Le confinement et ses effets évalués depuis une grotte
Quatorze aventuriers de Deep Time vont se confiner volontairement dans une grotte
Quatorze personnes coupées du monde, pendant quarante jours. Pas de lumière naturelle, pas de smartphone ni de montre. Hors du temps. Voici l’expérience Deep Time, qui commencera le 14 mars à 20 h dans la grotte de Lombrives, à Ussat-les-bains, en Ariège. L’expédition, surveillée depuis l’air libre par une trentaine de scientifiques, sera menée par l’explorateur-chercheur franco-suisse Christian Clot, à la tête du Human Adaptation Institute. «L’objectif est de répondre à des questions sur le confinement qu’on a tous vécu, explique Stéphane Besnard, spécialiste de neurophysiologie au CHU de Caen, qui coordonnera les différentes études. L’être humain est façonné par trois paramètres : la gravité terrestre, l’oxygène et la lumière. On va enlever la lumière naturelle, mais aussi tout repère temporel et réduire les interactions sociales à un groupe. C’est un confinement très sévère.» Les six femmes et huit hommes, âgés de 29 à 50 ans et en bonne condition physique et psychique, évolueront dans trois espaces à la lumière d’une frontale : une « zone dodo», une «zone de vie» et une «zone scientifique ».
Sauf problème médical, les confinés n’auront aucun contact avec l’extérieur.
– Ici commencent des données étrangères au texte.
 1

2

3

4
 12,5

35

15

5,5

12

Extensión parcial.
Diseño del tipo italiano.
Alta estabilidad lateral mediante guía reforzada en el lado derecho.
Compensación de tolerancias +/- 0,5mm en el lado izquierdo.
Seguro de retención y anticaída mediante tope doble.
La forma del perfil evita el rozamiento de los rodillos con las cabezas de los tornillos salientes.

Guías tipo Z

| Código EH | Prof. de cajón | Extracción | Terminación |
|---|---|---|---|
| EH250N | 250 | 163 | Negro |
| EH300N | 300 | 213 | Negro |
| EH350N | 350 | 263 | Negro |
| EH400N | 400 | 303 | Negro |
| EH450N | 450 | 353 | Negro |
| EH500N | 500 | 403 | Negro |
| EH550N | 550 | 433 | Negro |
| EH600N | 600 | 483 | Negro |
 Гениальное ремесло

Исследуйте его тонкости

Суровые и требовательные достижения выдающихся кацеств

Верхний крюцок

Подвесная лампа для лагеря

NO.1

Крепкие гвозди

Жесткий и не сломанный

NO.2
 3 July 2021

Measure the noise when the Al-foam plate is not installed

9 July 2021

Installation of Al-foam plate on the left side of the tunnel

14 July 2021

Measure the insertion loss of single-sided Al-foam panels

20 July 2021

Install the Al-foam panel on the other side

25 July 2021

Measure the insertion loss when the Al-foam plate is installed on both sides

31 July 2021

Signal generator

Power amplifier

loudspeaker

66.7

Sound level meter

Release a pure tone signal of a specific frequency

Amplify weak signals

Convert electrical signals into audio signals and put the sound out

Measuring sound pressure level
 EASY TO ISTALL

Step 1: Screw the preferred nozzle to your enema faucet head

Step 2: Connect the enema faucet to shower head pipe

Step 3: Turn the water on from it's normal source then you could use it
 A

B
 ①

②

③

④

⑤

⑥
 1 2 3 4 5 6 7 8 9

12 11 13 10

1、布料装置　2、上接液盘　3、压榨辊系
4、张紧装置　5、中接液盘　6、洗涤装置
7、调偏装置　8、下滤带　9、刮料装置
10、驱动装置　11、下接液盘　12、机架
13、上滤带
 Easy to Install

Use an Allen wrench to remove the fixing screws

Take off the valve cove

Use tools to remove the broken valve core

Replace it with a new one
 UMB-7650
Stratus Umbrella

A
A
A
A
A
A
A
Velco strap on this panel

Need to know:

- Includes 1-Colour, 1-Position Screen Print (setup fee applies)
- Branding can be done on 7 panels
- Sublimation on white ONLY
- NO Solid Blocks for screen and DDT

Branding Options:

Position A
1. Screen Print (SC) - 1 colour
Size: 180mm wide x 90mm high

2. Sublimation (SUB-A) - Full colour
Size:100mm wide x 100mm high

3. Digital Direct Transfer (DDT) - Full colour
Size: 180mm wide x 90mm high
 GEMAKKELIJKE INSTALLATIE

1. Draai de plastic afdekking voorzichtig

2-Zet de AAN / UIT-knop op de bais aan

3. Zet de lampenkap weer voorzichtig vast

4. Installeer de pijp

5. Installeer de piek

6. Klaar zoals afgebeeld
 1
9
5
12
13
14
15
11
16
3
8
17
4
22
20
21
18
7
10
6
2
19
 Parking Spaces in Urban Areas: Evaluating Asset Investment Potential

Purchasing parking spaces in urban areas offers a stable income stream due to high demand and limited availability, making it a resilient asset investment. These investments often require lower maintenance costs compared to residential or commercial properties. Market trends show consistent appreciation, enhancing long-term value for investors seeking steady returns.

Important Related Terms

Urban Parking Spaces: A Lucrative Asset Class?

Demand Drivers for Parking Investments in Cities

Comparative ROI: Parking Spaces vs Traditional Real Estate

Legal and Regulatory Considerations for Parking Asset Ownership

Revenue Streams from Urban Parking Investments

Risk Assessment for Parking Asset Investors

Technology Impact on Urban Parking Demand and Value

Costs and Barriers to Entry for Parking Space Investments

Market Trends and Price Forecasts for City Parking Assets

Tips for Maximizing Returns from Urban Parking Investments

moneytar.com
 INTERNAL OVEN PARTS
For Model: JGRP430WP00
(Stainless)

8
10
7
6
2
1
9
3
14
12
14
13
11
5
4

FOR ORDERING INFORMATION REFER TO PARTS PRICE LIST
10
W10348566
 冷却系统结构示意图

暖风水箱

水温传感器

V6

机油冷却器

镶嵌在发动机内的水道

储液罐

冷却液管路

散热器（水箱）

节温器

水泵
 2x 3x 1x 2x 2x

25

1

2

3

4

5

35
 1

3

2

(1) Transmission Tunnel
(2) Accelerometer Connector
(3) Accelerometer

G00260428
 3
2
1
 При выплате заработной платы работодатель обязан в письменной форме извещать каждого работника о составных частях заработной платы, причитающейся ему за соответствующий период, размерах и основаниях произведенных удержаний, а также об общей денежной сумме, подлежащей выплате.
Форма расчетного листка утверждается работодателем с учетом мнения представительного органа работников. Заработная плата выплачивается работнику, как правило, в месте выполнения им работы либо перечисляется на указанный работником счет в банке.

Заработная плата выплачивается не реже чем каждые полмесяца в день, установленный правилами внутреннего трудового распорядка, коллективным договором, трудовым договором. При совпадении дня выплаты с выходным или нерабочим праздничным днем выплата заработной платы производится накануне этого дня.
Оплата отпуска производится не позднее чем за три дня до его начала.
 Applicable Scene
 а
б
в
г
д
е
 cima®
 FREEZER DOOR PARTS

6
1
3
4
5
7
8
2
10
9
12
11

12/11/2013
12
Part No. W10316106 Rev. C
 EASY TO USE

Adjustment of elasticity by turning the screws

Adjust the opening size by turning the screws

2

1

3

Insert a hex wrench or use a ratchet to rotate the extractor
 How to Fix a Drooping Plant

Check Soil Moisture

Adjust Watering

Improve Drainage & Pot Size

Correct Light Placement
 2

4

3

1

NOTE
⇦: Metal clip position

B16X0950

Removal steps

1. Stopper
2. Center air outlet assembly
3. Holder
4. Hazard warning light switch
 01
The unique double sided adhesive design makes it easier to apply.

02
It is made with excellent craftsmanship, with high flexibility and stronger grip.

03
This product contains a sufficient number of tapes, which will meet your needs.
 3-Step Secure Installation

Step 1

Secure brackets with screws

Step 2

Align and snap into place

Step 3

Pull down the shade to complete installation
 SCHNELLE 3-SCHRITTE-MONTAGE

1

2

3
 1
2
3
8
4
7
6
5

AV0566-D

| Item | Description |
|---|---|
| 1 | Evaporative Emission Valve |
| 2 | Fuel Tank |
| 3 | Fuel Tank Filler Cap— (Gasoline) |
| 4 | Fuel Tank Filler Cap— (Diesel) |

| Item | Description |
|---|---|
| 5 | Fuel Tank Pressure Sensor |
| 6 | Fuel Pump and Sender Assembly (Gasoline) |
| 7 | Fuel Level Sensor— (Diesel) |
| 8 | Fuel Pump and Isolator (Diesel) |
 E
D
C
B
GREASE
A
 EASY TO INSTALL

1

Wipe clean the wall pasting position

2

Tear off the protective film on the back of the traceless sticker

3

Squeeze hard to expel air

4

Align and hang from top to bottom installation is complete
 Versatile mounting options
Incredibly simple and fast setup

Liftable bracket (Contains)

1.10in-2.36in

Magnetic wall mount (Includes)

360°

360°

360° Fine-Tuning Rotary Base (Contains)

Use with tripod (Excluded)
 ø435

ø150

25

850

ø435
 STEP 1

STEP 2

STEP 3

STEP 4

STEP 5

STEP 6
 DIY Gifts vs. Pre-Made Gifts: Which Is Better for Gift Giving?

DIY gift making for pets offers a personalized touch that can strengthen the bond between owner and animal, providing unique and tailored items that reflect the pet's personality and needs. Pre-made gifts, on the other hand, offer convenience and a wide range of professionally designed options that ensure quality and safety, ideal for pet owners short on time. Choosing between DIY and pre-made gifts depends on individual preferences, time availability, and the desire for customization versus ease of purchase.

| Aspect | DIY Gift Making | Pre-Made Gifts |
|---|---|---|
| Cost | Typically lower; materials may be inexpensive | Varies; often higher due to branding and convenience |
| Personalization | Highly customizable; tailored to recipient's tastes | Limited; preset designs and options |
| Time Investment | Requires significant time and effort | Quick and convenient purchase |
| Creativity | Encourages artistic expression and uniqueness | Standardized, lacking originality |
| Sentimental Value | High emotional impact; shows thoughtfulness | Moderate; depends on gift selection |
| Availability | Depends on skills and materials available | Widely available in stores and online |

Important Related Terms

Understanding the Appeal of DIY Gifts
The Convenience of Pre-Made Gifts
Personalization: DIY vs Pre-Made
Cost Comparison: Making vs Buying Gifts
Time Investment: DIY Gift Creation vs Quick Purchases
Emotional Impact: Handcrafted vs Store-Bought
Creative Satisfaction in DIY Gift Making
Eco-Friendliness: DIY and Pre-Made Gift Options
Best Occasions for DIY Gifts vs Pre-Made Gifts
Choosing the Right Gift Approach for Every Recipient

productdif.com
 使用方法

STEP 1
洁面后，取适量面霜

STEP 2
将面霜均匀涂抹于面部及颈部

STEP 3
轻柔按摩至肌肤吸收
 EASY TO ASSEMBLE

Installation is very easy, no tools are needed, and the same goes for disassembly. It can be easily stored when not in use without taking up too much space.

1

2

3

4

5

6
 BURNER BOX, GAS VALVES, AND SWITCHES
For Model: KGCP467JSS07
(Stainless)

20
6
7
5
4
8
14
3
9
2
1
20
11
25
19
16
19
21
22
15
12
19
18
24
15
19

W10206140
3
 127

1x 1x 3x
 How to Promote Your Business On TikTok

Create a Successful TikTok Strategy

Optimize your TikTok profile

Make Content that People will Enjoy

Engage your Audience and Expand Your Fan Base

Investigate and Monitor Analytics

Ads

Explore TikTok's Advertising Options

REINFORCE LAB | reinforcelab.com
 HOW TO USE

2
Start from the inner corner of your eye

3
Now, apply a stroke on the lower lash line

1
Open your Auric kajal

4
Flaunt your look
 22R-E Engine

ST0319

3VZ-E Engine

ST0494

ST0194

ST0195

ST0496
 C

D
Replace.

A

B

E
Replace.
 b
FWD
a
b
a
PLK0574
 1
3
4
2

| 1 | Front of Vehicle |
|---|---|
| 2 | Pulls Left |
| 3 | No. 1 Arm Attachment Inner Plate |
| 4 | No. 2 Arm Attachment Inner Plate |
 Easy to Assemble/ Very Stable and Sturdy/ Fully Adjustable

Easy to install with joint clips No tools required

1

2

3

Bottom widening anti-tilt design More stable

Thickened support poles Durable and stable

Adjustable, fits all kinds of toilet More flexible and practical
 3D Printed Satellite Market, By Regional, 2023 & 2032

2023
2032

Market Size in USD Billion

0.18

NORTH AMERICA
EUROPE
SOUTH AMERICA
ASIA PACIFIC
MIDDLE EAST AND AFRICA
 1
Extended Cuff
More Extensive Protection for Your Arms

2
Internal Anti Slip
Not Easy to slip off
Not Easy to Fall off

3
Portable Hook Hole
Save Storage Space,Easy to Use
Faute de notion du temps, chacun devra trouver son rythme pour jongler entre périodes d’activité et de repos. Les dimensions de Lombrives, qui s’affiche comme la «plus vaste grotte d’europe», conviennent particulièrement à l’opération. «Cela permet un véritable isolement, d’autant qu’il faut une heure de marche pour se rendre sur le site, reprend Stéphane Besnard. Lombrives présente différentes salles, pour pratiquer des expériences ou des activités physiques. Et l’évacuation est facile.» Toutefois, sauf problème médical, ces aventuriers de la science n’auront aucun contact avec l’extérieur au cours d’une expérience unique au monde par le nombre de ses participants et la richesse des équipements technologiques utilisés. Etude du corps (rythme biologique, sommeil…), analyse du cerveau (capacité à prendre des décisions, à s’orienter), mesure des émotions ou des interactions entre les individus… Aventuriers et scientifiques ne vont pas chômer pendant Deep Time, qui doit trouver des applications dans les longues expéditions spatiales, la vie en milieu hostile (expéditions polaires par exemple) ou encore les missions confinées, en sous-marin notamment. «C’est un vrai challenge technologique, indique Stéphane Besnard. On va aussi développer des logiciels applicables rapidement au milieu médical. Par exemple, les premiers signes de la démence, comme Alzheimer, sont une perte de repères du temps et de leur espace que l’on dépiste trop tardivement… » Les 14 équipiers sortiront de Lombrives le 22 avril. En espérant qu’ils ne quittent pas leur grotte pour un nouveau confinement, en plein air cette fois.